DOCUMENT PASSAGE:
This section gives a short outline on the architecture of a GDN within a single data center and how the above features and capabilities are achieved.

Macrometa Global Data Network (GDN) provides following data models & capabilities under one single interface i.e.,

Service Description
Key/Value Global Key Value Store
Document Global Document Store
Graphs Global Graph Database
Search Global Search
Streams Geo-Replicated Pub-Sub Streams
Stream Processor Stateful Stream Processing

GDN sits across several locations/pops around the globe and present one unified view.

Realtime Data: When your app polls for data, it becomes slow, unscalable, and cumbersome to maintain. Macrometa GDN makes building realtime apps dramatically easier. The GDN can push data to applications in realtime across multiple data centers. It dramatically reduces the time and effort necessary to build scalable realtime apps.

Fabrics

GDN is composed of Fabrics. A fabric is a collection of edge data centers linked together as a single, high performance virtual cloud consisting of storage, networking and processing functions. A fabric is created when a tenant account is provisioned with the edge locations.

Each fabric contains Collections (KV, Doc), Graphs, Streams, Stream Processors and Search capabilities. Data written to a fabric is pinned to the locations that are part of the fabric.

A tenant can have multiple geo-fabrics. Different geofabrics are usually used to isolate the data inside them (collections, documents etc.) from one another.

A fabric contains the following:

  • Collections - are a grouping of JSON documents and are like tables in a RDBMS. You can create any number of collections in a geo fabric. And a collection can have any number of documents. A collection can be a kv or document collection.
  • Graphs - consists of vertices and edges. Edges are stored as documents in edge collections. A vertex can be a document of a document collection or of an edge collection (so edges can be used as vertices).
  • Streams - are a type of collection that capture data in motion. Streams support both pub-sub and queuing models. Messages are sent via streams by publishers to consumers who then do something with the message.
  • Stream Processors - to perform complex event processing in realtime on streams.
  • Search - A full-text search engine for information retrieval on one or more linked collections.

Collections

A collection contains zero or more documents. If you are familiar with relational database management systems (RDBMS) then it is safe to compare collections to tables and documents to rows. The difference is that in a traditional RDBMS, you have to define columns before you can store records in a table. Such definitions are also known as schemas.

Macrometa GDN is schema-less, which means that there is no need to define what attributes a document can have. Every single document can have a completely different structure and still be stored together with other documents in a single collection. In practice, there will be common denominators among the documents in a collection, but the GDN itself doesn’t force you to limit yourself to a certain data structure.

There are 3 types of collections:

  • Document Collections - Also refered to as vertex collections in the context of graphs.
  • Edge Collections - Edge collections store documents as well, but they include two special attributes, _from and _to, which are used to create relations between documents.
  • Spot collections - These are collections that automatically centralize the data and execution on that data. This is most useful when strong consistency is needed across all regions.

Usually, two documents (vertices) stored in document collections are linked by a document (edge) stored in an edge collection. This is GDN graph data model. It follows the mathematical concept of a directed, labeled graph, except that edges don’t just have labels, but are full-blown documents.

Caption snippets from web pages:
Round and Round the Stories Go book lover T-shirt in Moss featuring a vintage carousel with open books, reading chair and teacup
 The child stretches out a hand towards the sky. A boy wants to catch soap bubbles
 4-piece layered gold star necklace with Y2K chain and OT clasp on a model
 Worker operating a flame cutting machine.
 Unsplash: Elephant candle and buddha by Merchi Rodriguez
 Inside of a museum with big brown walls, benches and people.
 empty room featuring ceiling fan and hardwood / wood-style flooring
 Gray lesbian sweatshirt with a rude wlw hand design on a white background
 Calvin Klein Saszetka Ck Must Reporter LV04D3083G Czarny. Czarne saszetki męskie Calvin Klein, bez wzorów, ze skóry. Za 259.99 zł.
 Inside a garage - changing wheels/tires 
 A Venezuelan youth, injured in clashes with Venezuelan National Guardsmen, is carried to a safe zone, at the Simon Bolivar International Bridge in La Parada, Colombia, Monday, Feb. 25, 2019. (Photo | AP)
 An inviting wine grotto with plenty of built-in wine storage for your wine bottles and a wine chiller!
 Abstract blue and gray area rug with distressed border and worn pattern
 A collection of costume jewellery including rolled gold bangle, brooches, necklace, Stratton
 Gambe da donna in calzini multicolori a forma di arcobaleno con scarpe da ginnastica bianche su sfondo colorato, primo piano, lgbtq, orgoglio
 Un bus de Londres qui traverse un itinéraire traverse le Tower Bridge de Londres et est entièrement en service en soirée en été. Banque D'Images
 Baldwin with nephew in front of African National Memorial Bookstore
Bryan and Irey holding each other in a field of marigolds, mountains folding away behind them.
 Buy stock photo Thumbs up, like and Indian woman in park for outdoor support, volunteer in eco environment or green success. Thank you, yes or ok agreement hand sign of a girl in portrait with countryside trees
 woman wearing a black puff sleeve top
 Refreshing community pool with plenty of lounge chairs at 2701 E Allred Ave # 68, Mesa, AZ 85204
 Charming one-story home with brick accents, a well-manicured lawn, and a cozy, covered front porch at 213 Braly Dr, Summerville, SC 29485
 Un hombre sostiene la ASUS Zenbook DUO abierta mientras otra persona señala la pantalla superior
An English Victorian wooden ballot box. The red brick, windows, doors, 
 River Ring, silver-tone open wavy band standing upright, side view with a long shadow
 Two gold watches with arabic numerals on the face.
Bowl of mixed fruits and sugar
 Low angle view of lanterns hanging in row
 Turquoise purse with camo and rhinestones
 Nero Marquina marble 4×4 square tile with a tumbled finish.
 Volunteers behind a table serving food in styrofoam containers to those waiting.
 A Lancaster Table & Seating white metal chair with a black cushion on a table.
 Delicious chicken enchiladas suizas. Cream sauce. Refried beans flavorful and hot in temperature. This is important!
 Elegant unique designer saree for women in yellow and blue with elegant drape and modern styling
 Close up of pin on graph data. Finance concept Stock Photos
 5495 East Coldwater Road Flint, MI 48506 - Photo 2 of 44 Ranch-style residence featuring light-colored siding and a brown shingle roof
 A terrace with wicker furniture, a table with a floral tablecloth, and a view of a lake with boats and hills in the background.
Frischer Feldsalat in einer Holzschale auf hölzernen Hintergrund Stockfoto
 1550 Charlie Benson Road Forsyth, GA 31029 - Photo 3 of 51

JOB ITEM A:
Echo the passage on Macrometa GDN word for word, beginning at the words "Each fabric contains" and stopping after "of the fabric.".
JOB ITEM B:
Please render the records as a numbered list, leaving out blank lines, beginning at the first line of the records and stopping after the line that contains "Unsplash: Elephant candle".

WRITTEN REPLY A:
Each fabric contains Collections (KV, Doc), Graphs, Streams, Stream Processors and Search capabilities. Data written to a fabric is pinned to the locations that are part of the fabric.

WRITTEN REPLY B:
1. Round and Round the Stories Go book lover T-shirt in Moss featuring a vintage carousel with open books, reading chair and teacup
2.  The child stretches out a hand towards the sky. A boy wants to catch soap bubbles
3.  4-piece layered gold star necklace with Y2K chain and OT clasp on a model
4.  Worker operating a flame cutting machine.
5.  Unsplash: Elephant candle and buddha by Merchi Rodriguez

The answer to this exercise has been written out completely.